## RECORDS SHOWN
-- begin --
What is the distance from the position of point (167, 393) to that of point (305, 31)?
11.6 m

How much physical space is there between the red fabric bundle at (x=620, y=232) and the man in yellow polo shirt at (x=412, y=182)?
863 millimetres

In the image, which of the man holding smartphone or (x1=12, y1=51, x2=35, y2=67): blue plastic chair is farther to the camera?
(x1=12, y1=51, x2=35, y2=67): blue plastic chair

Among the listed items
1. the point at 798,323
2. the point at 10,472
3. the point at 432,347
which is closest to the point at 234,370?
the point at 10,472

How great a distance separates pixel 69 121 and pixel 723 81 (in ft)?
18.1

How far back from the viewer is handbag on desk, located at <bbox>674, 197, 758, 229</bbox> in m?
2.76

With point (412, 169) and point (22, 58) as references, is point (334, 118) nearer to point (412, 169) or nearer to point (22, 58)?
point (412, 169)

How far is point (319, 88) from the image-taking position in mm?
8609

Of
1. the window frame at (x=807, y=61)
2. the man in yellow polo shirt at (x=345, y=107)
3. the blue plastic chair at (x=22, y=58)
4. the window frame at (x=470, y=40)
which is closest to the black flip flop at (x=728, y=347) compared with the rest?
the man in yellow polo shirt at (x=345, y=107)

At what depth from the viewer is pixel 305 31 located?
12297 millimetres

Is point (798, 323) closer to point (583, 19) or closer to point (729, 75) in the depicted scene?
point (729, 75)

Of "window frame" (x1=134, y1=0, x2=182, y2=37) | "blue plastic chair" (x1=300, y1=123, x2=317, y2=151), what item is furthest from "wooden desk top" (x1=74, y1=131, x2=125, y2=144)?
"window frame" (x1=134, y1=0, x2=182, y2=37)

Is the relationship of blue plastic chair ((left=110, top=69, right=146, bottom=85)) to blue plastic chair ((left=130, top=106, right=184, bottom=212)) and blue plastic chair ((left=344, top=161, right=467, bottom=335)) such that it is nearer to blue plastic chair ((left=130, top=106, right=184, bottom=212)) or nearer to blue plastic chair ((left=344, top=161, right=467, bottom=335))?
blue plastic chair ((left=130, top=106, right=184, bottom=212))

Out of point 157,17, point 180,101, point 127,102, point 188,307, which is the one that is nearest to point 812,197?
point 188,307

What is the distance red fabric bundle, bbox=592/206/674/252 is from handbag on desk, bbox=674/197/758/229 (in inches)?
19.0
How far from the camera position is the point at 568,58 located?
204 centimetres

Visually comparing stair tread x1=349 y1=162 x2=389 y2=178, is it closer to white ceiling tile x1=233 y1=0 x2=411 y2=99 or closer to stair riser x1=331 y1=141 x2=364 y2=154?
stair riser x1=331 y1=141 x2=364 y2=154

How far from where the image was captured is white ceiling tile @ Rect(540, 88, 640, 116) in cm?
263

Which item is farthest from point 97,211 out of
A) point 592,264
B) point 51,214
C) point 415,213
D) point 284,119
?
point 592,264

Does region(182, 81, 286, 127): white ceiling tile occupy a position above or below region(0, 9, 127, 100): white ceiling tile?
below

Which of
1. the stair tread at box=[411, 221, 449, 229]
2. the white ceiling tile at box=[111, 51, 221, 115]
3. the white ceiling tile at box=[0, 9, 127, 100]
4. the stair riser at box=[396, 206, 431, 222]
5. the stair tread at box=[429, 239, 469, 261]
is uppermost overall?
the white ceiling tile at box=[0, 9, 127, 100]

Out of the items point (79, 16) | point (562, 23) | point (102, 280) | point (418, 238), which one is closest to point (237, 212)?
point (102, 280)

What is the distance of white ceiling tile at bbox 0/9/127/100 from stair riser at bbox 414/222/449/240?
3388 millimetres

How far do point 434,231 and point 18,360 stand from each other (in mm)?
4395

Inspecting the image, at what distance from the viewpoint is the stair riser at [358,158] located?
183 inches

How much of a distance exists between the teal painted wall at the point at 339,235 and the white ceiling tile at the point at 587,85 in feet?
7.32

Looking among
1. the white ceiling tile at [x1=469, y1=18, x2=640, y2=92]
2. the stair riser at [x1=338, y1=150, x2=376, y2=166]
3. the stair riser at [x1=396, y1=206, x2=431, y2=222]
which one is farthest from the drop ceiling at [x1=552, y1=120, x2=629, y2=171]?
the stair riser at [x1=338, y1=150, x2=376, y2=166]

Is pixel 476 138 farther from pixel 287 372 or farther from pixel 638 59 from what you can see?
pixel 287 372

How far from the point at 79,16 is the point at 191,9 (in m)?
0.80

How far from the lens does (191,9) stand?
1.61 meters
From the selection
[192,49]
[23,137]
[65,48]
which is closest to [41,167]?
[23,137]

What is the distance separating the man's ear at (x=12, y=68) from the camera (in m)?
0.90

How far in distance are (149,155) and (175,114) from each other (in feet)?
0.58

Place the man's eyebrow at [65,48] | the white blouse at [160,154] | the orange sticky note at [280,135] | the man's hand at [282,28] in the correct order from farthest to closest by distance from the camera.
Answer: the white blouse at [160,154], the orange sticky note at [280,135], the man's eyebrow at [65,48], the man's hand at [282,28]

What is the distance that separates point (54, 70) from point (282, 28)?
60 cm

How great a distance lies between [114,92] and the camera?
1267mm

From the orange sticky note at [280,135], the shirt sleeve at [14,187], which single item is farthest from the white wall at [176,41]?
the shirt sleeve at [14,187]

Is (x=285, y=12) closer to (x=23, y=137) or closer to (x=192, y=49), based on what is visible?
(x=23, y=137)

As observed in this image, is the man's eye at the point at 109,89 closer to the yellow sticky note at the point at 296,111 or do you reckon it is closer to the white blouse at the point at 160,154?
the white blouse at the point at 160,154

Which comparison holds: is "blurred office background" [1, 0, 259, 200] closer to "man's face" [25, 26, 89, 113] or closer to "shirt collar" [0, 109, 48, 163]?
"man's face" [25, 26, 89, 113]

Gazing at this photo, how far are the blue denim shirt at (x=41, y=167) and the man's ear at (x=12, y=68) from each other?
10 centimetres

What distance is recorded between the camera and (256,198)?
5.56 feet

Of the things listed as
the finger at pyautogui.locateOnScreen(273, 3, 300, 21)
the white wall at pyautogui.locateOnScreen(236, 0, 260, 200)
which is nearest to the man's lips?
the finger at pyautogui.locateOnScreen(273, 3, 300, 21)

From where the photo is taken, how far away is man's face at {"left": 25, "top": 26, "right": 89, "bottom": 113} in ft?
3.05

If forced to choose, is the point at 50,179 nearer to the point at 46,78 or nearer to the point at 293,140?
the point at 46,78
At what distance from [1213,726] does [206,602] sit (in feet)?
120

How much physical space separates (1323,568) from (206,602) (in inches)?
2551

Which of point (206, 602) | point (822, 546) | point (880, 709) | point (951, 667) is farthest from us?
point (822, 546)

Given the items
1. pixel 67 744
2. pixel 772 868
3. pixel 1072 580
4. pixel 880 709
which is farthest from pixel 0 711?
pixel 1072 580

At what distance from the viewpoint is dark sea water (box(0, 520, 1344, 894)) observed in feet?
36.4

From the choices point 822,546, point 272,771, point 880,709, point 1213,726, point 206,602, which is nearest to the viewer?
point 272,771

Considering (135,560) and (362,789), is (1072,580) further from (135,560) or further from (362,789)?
-- end --
## PROBLEM TO WORK ON
Repeat exactly, and only, the lines from the line containing "Which comparison holds: is" through the last line of the records above, both included.

## WRITTEN RESPONSE
Which comparison holds: is "blurred office background" [1, 0, 259, 200] closer to "man's face" [25, 26, 89, 113] or closer to "shirt collar" [0, 109, 48, 163]?
"man's face" [25, 26, 89, 113]

Gazing at this photo, how far are the blue denim shirt at (x=41, y=167) and the man's ear at (x=12, y=68) from each other?
10 centimetres

What distance is recorded between the camera and (256,198)?
5.56 feet

Of the things listed as
the finger at pyautogui.locateOnScreen(273, 3, 300, 21)
the white wall at pyautogui.locateOnScreen(236, 0, 260, 200)
which is nearest to the man's lips?
the finger at pyautogui.locateOnScreen(273, 3, 300, 21)

From where the photo is taken, how far away is man's face at {"left": 25, "top": 26, "right": 89, "bottom": 113} in ft?
3.05

If forced to choose, is the point at 50,179 nearer to the point at 46,78 or nearer to the point at 293,140?
the point at 46,78
At what distance from [1213,726] does [206,602] sit (in feet)?
120

How much physical space separates (1323,568) from (206,602) (in inches)?
2551

Which of point (206, 602) | point (822, 546) | point (880, 709) | point (951, 667) is farthest from us?
point (822, 546)

Given the items
1. pixel 67 744
2. pixel 772 868
3. pixel 1072 580
4. pixel 880 709
which is farthest from pixel 0 711?
pixel 1072 580

At what distance from the viewpoint is dark sea water (box(0, 520, 1344, 894)) observed in feet?
36.4

From the choices point 822,546, point 272,771, point 880,709, point 1213,726, point 206,602, which is nearest to the viewer?
point 272,771

Considering (135,560) and (362,789), is (1072,580) further from (135,560) or further from (362,789)?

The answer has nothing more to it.